Patients are encouraged to fully engage with their physical therapy regime after back surgery, not only to condition the spinal muscles and maintain good condition for recovery, but also to limit the degree of scar tissue formation.  Stretching the nerve root as healing occurs can prevent the nerve becoming stuck by scar tissue growth.  The binding of a spinal nerve by adhesions can occur if the patient remains largely immobile in the first six to twelve weeks after back surgery, as this is when most scar tissue forms.  Physical therapy exercises that move the spinal nerves may include ‘pumping’ the ankle up and down whilst stretching the hamstrings, but patients should not attempt such exercises without guidance from a physician who knows their full medical history as some movements may exacerbate their symptoms.

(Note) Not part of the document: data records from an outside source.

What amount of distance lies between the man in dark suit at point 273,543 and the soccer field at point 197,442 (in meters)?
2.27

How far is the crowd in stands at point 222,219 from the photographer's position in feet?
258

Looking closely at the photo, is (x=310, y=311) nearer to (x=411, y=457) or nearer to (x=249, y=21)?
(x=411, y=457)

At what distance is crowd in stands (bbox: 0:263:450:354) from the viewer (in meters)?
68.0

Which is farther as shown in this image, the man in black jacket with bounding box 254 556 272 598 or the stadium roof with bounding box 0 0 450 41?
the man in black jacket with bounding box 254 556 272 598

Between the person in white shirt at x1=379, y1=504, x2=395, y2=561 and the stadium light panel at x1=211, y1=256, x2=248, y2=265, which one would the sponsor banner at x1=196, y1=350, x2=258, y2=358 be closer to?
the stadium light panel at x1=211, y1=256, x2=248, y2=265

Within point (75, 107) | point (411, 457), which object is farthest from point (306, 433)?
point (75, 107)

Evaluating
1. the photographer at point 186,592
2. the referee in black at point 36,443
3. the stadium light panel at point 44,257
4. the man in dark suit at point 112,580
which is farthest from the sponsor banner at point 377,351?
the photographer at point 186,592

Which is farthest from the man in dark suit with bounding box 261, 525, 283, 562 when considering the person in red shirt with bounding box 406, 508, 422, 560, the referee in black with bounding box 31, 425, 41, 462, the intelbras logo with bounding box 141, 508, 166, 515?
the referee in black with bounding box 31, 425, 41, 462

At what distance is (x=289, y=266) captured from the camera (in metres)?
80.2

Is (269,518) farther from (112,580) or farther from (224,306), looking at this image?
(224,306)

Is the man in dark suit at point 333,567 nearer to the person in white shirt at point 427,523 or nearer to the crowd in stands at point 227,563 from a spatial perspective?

Treating Scar Tissue after Back Surgery

For patients with scar tissue after back surgery that is considered to be the cause of their back or leg pain, the options for treatment are, unfortunately, fairly limited.  Further surgery to remove scar tissue is liable to actually create more scar tissue and worsen the problem.  If scar tissue is extensive, and there is evidence that the nerve is bound by adhesions, further back surgery may be considered and patients should discuss this option with their surgeon.  It may be that the patient experienced unexpected spinal trauma following the initial back surgery, such as a car accident or fall, that caused the formation of such extensive fibrosis.

In the majority of cases patients with adhesions compressing the nerve root the treatment options are quite limited.  Medications, such as Neurontin, may be prescribed to try to limit back or leg pain, and patients will likely be given a strict regimen of physical therapy to attempt to release the trapped nerve.  For some, this therapy will effectively free the nerve root from the adhesions and their pain will be alleviated. For others the therapy may be continued for three to twelve months and have little or no effect.  Pain management is the only course then available and long-term analgesics are likely to be required to allow the patient to cope with their daily pain.